Her breathing was normal now, and the shakes had turned to shivers. He gathered her up and held her so he could keep her warm, and because he had wanted to pull her close to him since the moment he’d seen her again.
“Filip? How . . . how did you find me?”
Words. Maybe that meant she was out of danger. Filip kept his hands moving, hoping the friction would warm her further, and handed her the flask. She was able to hold it on her own now. “Dalek ran into Orlov. He said you’d been arrested and were to be executed. But we didn’t know where or when. We were in the wrong spot when the headlights turned on. I’m sorry.”
“The other prisoners?”
“Dead. We tried to save them, but we were too late.”
“Orlov? He didn’t come back out of the ice?”
“No.”
“And Nikolai?”
“Who’s Nikolai?”
“My brother. We found each other again. He tried to shield me when they fired. He saved my life, you know. And so did you.”
“You’re the only one we rescued.” They’d barely managed that.
Nadia shivered again, and her teeth chattered. She wasn’t out of danger yet. “What happened to his body?”
“We had to put all the bodies through the ice. Yesterday, the legion made a deal with the Bolsheviks. A truce that lets us leave. If anyone finds out we had a firefight with a Cheka officer and rescued one of his prisoners, we could put the whole legion at risk.”
She was quiet for a long moment. Had Filip known the man who’d shielded her was her brother, he would have buried him properly. Or at least he would have tried, had there been time. But between worry about Nadia freezing and concern that someone would find out what they’d done, time was something they’d had very little of that morning.

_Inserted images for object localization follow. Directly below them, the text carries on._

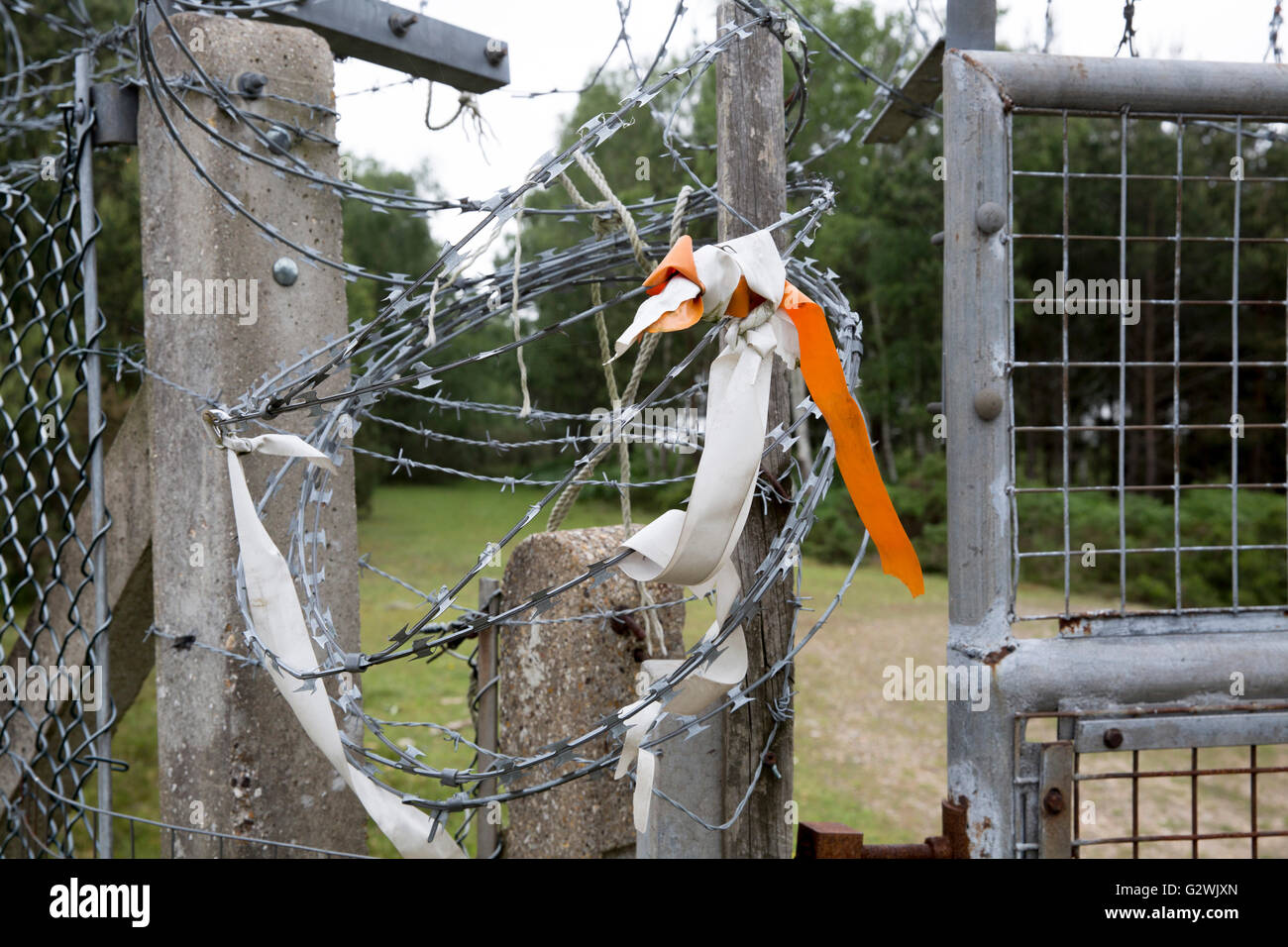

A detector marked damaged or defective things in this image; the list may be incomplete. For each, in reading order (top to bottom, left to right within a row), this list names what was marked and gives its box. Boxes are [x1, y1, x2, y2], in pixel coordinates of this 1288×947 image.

torn white fabric [213, 422, 464, 860]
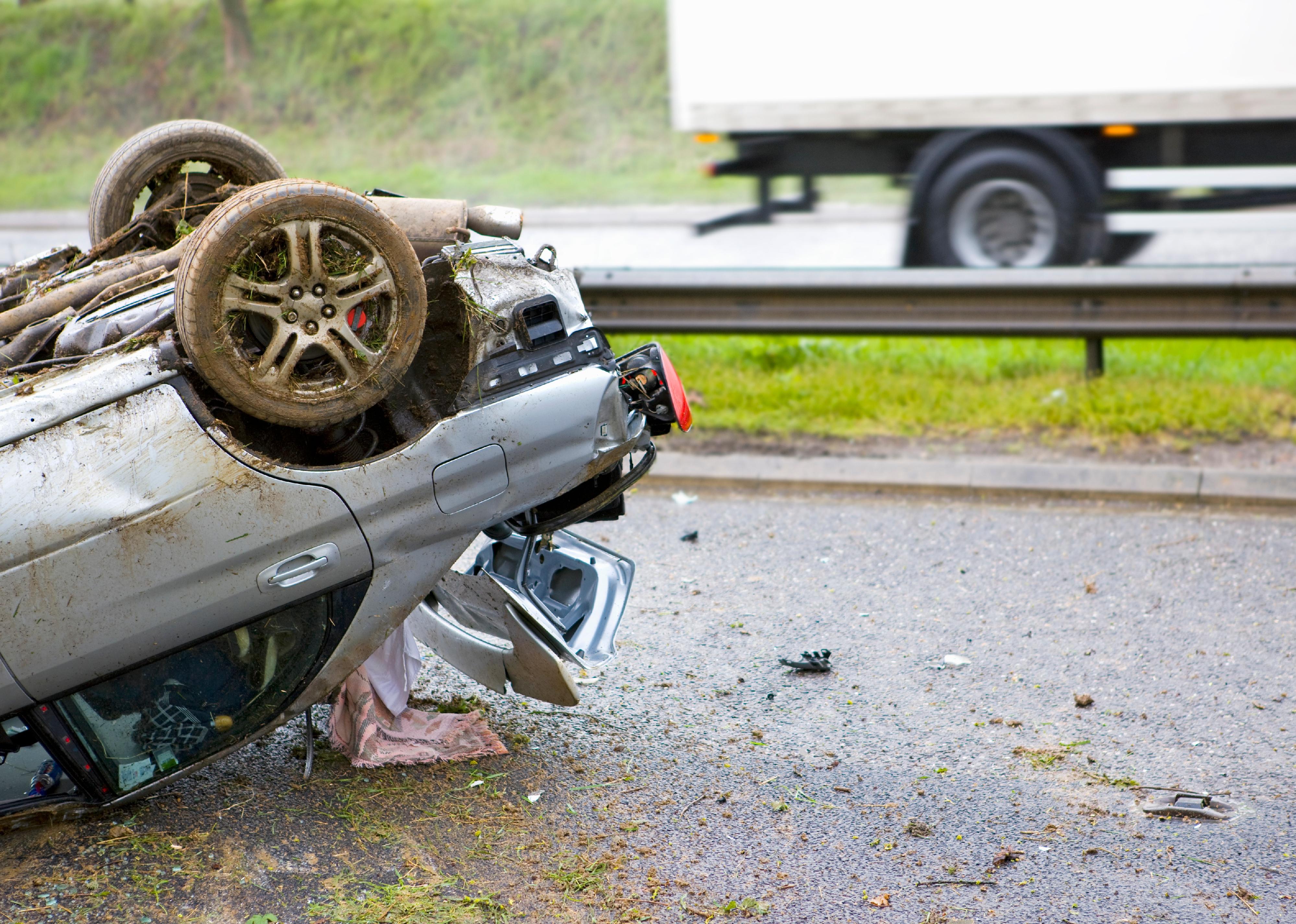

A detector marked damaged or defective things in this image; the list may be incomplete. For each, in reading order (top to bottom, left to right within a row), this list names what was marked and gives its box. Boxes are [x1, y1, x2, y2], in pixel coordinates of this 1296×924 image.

overturned silver car [0, 120, 689, 824]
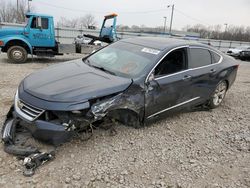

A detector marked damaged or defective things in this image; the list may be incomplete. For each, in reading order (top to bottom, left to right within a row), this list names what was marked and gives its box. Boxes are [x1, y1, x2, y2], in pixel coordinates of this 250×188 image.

crumpled front bumper [2, 107, 74, 145]
damaged sedan [1, 36, 238, 175]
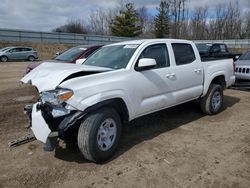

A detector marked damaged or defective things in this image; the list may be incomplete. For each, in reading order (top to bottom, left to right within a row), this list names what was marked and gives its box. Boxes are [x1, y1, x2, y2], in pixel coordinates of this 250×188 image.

crumpled hood [21, 62, 113, 92]
damaged front end [24, 88, 85, 151]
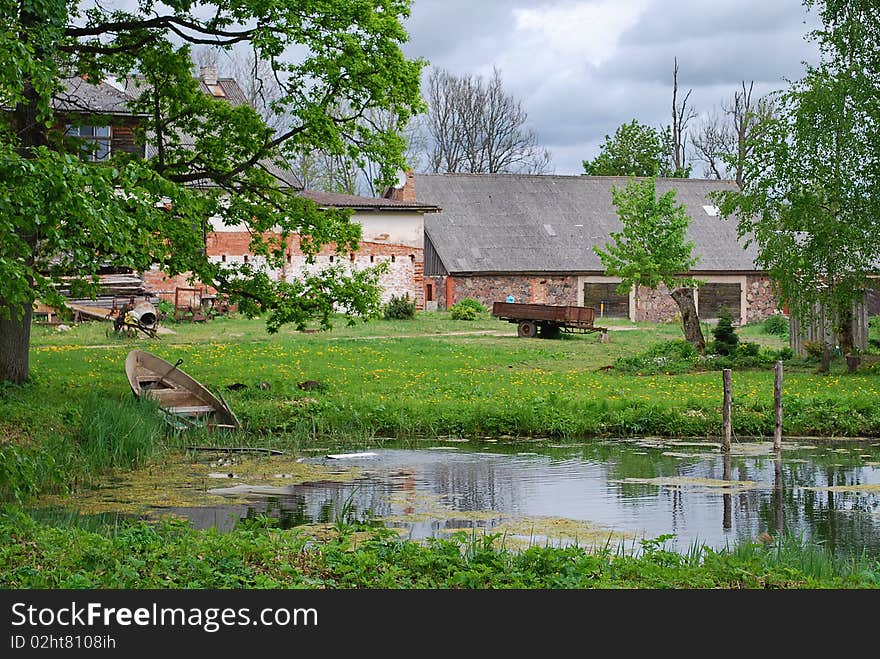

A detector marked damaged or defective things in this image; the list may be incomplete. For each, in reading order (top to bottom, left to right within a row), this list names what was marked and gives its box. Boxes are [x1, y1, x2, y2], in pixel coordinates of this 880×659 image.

rusty farm trailer [492, 302, 608, 338]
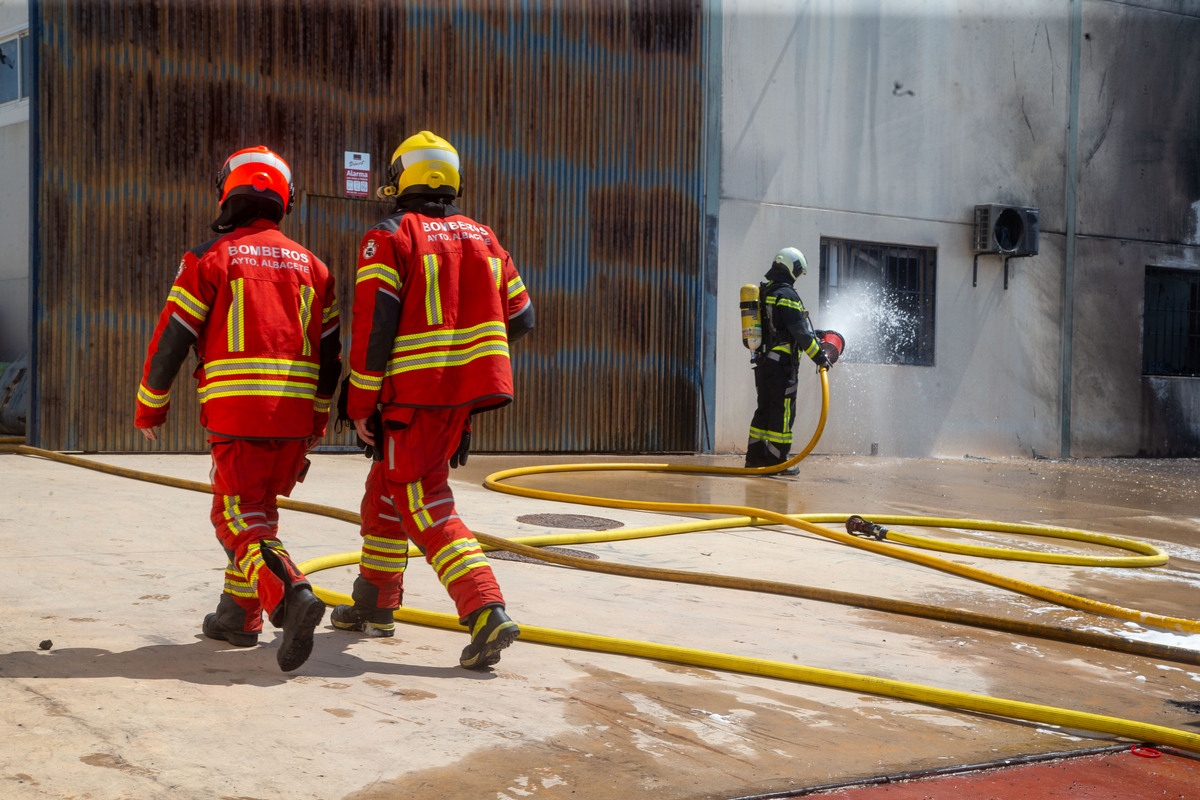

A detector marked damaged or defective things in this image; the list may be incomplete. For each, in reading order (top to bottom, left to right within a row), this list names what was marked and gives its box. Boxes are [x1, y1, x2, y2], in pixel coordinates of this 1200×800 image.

rusty metal panel [32, 0, 705, 453]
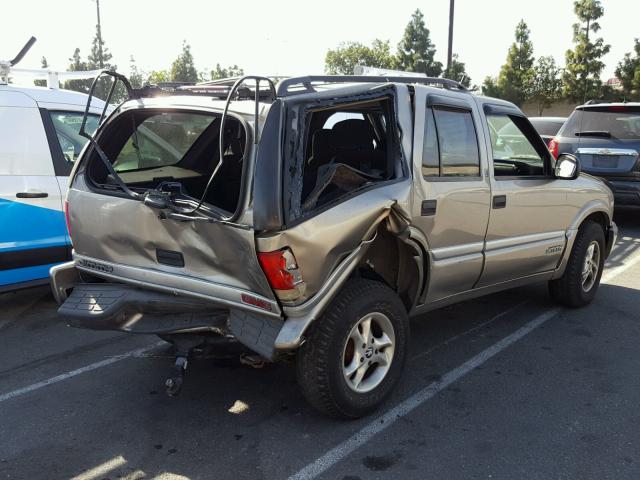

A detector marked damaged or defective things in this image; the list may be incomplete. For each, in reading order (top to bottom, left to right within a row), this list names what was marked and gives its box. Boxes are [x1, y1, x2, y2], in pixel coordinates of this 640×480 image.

bent roof rack [274, 74, 464, 97]
broken rear window [89, 110, 249, 214]
damaged gmc envoy [52, 73, 616, 418]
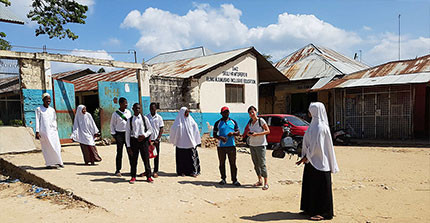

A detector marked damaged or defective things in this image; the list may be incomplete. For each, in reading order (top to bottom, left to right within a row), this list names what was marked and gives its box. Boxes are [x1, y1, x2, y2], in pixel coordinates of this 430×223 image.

rusty corrugated metal roof [71, 69, 136, 91]
rusty corrugated metal roof [274, 43, 368, 81]
rusty corrugated metal roof [318, 54, 430, 90]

She leaned her head on his shoulder. He tightened his embrace, needing to convince himself that she was really there. He closed his eyes for a moment as relief cascaded over him. After all the hurt when he’d thought she’d betrayed him, all the worry when he’d been unsure where to find her, and all the terror as he’d fought to save her from the executioner and the river, she was alive and in his arms.
Chapter Forty-Six
Nadia sat by the hospital car’s stove for a long time, trying to warm herself. Her husband stood beside her. The plunge into the river had numbed her body but not her feelings. She had Filip again, but she’d lost Nikolai. Sokolov and Fedorov too. Relief and joy clashed with grief and horror until she wasn’t sure how to feel, wasn’t sure what to think.
A Czech doctor removed the bullet in her arm and stitched her wound. The pain lingered, but eventually, the cold went away. Her own boots and coat were gone. She wore Filip’s ushanka, one of the Cheka guards’ leather greatcoats, and trousers and gymnastyorka scrounged from somewhere. A pair of boots several sizes too big warmed her feet and stayed on thanks to multiple layers of torn blanket wrapped around her skin in place of socks.